HP Shares Slide 20% As Dell CEO Takes Public Potshots
It's a tough morning for HP in the aftermath of the webOS and PC business announcements yesterday, with a plummeting share price and long-time foe Michael Dell not missing the opportunity to take potshots at the ailing firm. HP may have beaten expectations for the last financial quarter, with net revenues of $31.2bn, but the market has still reacted negatively; the company's share price is down around 20-percent this morning, to around $23.50 a share, the lowest seen since mid-2005. Meanwhile, the Dell CEO has taken to Google+ to call out his old rivals. "They are calling it a separation" he sniped on Google+, "but it feels like a divorce."
"If HP spins off their PC business" he continued, "maybe they will call it Compaq?" Dell has adopted Google+ quickly, currently in the circles of almost 42,000 other users, where he posts a mixture of PR, brand hype, reminiscence over older tech and market research over potential new features and services.

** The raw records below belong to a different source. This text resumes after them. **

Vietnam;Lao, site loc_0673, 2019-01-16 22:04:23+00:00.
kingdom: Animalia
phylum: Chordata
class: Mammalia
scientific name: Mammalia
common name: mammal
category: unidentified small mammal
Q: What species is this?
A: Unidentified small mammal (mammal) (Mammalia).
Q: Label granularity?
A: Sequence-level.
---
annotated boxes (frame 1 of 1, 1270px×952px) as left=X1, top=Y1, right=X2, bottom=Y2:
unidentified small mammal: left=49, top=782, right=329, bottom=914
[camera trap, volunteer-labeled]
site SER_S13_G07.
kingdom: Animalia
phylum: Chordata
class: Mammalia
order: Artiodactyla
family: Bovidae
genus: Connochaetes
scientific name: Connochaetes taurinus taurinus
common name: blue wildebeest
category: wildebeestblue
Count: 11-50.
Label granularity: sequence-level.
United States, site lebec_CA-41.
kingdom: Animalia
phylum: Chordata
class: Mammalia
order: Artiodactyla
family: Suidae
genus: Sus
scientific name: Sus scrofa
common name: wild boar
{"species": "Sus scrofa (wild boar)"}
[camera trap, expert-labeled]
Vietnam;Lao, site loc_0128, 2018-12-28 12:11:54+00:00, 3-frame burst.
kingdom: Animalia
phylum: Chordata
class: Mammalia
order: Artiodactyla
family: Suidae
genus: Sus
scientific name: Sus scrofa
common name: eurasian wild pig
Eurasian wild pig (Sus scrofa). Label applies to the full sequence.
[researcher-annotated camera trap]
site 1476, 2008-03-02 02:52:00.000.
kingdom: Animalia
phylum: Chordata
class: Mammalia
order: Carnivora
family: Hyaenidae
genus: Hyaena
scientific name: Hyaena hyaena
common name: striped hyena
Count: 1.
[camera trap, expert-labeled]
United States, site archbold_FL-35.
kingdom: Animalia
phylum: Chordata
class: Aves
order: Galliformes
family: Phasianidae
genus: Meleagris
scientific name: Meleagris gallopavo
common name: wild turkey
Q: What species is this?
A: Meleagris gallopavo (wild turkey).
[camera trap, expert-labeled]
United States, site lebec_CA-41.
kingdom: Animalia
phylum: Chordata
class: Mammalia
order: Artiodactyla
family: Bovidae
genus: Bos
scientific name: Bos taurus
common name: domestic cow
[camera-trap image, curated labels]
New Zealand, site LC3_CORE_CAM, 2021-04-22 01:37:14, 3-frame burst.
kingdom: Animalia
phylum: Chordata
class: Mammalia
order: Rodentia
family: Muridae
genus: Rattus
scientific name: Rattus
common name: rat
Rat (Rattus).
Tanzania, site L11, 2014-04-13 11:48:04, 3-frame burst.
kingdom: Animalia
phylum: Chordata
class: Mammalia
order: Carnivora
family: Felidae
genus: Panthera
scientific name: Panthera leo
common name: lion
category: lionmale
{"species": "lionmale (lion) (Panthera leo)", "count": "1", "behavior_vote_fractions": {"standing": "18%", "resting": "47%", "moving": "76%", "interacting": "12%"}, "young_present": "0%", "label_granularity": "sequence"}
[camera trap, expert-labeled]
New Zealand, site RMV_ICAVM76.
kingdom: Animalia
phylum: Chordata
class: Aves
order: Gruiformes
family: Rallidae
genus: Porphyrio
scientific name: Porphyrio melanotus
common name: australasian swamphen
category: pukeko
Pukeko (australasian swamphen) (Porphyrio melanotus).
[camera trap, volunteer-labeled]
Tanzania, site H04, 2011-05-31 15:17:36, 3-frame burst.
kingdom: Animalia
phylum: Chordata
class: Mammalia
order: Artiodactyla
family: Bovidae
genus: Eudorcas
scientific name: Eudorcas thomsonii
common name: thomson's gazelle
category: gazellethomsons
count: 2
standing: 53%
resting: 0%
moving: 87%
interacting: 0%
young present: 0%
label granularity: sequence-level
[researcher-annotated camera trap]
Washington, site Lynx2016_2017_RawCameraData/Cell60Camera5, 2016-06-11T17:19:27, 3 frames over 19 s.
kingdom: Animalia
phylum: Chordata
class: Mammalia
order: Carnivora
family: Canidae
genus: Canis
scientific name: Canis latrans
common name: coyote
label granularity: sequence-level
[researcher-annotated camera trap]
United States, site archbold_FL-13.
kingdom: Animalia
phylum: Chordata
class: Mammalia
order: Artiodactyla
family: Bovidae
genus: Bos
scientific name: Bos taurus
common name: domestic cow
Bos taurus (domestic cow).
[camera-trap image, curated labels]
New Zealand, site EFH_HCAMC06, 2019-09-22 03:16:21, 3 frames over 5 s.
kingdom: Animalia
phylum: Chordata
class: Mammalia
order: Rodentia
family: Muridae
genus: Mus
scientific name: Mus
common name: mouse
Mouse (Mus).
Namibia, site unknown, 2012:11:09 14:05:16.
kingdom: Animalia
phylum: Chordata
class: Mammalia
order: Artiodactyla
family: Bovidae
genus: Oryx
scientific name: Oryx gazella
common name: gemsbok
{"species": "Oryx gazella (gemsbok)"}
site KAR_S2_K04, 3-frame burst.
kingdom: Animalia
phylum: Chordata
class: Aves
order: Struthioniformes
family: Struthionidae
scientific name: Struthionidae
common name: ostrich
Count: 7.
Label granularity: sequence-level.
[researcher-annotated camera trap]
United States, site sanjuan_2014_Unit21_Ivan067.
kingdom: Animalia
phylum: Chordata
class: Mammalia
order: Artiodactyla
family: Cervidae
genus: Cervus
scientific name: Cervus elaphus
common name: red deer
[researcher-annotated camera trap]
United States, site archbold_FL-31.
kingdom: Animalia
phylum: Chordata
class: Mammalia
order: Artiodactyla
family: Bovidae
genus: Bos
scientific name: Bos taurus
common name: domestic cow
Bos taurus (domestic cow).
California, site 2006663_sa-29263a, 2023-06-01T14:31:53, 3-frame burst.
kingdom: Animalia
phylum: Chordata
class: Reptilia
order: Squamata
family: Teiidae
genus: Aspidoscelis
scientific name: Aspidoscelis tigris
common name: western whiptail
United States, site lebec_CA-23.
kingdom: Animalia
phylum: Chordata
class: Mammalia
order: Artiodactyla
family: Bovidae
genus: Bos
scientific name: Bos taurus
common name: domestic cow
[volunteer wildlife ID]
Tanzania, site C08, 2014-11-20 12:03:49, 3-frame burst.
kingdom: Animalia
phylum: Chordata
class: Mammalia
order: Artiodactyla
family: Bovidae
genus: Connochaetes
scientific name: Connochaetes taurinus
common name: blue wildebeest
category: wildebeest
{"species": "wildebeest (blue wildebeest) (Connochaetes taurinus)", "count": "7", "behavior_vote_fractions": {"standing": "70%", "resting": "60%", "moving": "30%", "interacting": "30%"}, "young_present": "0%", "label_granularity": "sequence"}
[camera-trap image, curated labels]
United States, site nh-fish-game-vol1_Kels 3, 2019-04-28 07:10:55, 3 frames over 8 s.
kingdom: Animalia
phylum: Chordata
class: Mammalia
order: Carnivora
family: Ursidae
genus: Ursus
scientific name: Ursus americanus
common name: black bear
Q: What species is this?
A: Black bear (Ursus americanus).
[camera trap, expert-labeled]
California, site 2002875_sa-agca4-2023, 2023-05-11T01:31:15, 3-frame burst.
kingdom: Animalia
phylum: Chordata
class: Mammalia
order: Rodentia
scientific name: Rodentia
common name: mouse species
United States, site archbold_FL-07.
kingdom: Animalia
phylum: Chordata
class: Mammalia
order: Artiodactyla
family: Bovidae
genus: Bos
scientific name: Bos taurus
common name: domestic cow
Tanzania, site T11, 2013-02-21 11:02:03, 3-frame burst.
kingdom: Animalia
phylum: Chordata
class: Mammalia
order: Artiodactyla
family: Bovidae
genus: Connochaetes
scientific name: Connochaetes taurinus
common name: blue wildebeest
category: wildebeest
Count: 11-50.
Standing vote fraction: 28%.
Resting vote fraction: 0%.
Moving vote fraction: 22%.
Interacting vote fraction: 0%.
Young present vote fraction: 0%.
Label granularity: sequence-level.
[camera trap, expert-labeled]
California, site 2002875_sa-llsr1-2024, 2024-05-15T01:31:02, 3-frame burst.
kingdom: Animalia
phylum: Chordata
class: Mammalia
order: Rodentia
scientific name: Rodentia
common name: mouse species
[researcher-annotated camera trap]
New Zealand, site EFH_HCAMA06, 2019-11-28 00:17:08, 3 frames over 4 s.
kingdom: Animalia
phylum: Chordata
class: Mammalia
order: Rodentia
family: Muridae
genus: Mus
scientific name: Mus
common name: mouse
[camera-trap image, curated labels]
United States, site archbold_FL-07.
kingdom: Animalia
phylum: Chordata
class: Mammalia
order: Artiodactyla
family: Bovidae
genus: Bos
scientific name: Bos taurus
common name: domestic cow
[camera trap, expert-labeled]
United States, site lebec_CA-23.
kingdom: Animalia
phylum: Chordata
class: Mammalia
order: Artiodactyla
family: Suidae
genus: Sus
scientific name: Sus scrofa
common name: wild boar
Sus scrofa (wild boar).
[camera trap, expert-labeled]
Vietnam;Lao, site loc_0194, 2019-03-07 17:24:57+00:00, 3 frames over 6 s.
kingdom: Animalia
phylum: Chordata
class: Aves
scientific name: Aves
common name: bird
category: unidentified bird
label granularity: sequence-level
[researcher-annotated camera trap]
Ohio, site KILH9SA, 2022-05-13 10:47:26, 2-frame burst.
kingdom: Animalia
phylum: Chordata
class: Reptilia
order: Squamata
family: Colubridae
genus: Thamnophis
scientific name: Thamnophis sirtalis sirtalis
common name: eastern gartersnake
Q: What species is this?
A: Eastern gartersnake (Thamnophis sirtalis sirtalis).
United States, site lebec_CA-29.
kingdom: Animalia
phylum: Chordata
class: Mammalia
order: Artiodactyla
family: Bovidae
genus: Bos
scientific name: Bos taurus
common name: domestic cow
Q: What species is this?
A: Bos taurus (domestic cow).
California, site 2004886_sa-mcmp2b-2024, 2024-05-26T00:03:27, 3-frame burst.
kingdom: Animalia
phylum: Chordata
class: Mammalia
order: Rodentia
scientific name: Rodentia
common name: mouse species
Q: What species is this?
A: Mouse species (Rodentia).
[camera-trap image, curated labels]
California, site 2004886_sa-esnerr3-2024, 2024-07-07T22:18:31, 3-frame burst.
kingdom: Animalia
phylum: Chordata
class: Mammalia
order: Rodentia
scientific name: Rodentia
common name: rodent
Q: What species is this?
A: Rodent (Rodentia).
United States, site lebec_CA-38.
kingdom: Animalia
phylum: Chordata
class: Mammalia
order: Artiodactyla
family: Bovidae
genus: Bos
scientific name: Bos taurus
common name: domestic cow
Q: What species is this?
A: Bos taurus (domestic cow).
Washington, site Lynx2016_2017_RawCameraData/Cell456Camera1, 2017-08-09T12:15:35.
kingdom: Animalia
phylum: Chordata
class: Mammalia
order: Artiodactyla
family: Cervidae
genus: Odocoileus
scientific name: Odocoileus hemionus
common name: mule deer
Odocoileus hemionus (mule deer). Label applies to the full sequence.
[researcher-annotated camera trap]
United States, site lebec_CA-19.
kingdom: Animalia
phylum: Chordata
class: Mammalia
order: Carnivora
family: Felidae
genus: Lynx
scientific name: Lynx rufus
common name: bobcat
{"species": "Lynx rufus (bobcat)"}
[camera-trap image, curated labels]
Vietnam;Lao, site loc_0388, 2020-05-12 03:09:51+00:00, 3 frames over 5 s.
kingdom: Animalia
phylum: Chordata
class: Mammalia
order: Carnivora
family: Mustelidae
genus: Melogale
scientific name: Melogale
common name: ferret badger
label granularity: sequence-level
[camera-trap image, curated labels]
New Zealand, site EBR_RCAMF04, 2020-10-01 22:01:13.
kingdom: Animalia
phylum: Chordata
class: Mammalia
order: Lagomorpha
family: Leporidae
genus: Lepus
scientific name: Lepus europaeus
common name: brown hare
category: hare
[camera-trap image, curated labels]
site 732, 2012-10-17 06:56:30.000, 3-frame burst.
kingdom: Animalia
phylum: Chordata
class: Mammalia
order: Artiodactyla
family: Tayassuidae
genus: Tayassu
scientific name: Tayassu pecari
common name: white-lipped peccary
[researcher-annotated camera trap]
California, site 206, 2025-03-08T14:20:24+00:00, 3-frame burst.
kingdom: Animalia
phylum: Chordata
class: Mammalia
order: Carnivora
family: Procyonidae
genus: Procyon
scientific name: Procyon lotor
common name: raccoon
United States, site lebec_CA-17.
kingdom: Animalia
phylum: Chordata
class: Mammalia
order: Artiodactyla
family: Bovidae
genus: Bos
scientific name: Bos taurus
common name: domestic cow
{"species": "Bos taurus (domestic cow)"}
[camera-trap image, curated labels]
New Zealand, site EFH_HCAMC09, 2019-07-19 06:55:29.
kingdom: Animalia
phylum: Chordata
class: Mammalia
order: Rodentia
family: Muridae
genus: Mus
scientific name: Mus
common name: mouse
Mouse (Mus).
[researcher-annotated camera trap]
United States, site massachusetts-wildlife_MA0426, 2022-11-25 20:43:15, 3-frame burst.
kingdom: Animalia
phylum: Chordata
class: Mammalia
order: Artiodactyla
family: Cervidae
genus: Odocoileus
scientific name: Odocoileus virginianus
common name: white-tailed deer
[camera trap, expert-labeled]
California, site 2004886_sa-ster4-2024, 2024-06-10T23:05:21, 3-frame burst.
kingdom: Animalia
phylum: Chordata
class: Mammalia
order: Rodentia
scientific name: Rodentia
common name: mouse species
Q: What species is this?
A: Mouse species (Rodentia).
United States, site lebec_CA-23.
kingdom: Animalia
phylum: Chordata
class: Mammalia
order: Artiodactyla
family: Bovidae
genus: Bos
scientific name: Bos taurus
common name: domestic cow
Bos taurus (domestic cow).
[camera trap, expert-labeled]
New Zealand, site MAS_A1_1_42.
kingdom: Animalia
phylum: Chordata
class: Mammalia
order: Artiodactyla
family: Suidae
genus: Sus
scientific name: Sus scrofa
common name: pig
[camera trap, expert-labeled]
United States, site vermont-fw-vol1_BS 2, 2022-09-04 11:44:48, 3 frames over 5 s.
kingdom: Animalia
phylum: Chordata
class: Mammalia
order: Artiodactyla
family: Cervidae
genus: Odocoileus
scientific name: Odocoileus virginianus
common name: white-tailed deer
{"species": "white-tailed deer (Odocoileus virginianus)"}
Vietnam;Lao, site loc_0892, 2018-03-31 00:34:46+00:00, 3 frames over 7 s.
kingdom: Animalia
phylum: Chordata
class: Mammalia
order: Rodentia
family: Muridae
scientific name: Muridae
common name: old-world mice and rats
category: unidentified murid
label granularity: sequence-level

The HP comments are likely intended tongue-in-cheek, though some commenters have questioned what Dell would do with webOS were it in the same situation.
Cutting comments aside, HP is likely to be more concerned about its plummeting share price, an apparently sign that investors aren't entirely convinced with the firm's attempts to reposition itself as a software services leader. The company announced yesterday that it would acquire enterprise information management software specialist Autonomy, in a deal worth $10bn, far more than the $1.25bn it spend on Palm.
Questions over what HP will do with webOS linger, with the company indicating that it would be looking to license the platform rather than sell it on wholesale. Samsung, HTC, Amazon and others have all been suggested as possible good-fits for the OS, though none have stepped up and made any intentions public.